Testing applications is crucially important to ensuring that the code is error-free and the logic requirements are met. However, writing tests manually is tedious and prone to human bias and error. Furthermore, maintenance can be a nightmare, especially when features are added or business logic is changed. We’ll learn how model-based testing can eliminate the need to manually write integration and end-to-end tests, by automatically generating full tests that keep up-to-date with an abstract model for any app.
From unit tests to integration tests, end-to-end tests, and more, there are many different testing methods that are important in the development of non-trivial software applications. They all share a common goal, but at different levels: ensure that when anyone uses the application, it behaves exactly as expected without any unintended states, bugs, or worse, crashes.
Kent C. Dodds describes the practical importance of writing these tests in his article, Write tests. Not too many. Mostly integration. Some tests, like static and unit tests, are easy to author, but don’t completely ensure that every unit will work together. Other tests, like integration and end-to-end (E2E) tests, take more time to author, but give you much more confidence that the application will work as the user expects, since they replicate scenarios similar to how a user would use the application in real life.
So why are there never many integration nor E2E in applications nowadays, yet hundreds (if not thousands) of unit tests? The reasons range from not enough resources, not enough time, or not enough understanding of the importance of writing these tests. Furthermore, even if numerous integration/E2E tests are written, if one part of the application changes, most of those long and complicated tests need to be rewritten, and new tests need to be written.
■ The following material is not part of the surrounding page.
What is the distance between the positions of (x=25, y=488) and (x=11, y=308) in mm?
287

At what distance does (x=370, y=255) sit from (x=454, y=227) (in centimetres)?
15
Under deadlines, this quickly becomes infeasible.
From Automated to Autogenerated
The status-quo of application testing is:
- Manual testing, where no automated tests exist, and app features and user flows are tested manually
- Writing automated tests, which are scripted tests that can be executed automatically by a program, instead of being manually tested by a human
- Test automation, which is the strategy for executing these automated tests in the development cycle.
Needless to say, test automation saves a lot of time in executing the tests, but the tests still need to be manually written. It would sure be nice to tell some sort of tool: “Here is a description of how the application is supposed to behave. Now generate all the tests, even the edge cases.”
Thankfully, this idea already exists (and has been researched for decades), and it’s called model-based testing. Here’s how it works:
- An abstract “model” that describes the behavior of your application (in the form of a directed graph) is created
- Test paths are generated from the directed graph
- Each “step” in the test path is mapped to a test that can be executed on the application.
Each integration and E2E test is essentially a series of steps that alternate between:
- Verify that the application looks correct (a state)
- Simulate some action (to produce an event)
- Verify that the application looks right after the action (another state)
If you’re familiar with the given-when-then style of behavioral testing, this will look familiar:
- Given some initial state (precondition)
- When some action occurs (behavior)
- Then some new state is expected (postcondition).
A model can describe all the possible states and events, and automatically generate the “paths” needed to get from one state to another, just like Google Maps can generate the possible routes between one location and another. Just like a map route, each path is a collection of steps needed to get from point A to point B.
Integration Testing Without a Model
To better explain this, consider a simple “feedback” application. We can describe it like so:
- A panel appears asking the user, “How was your experience?”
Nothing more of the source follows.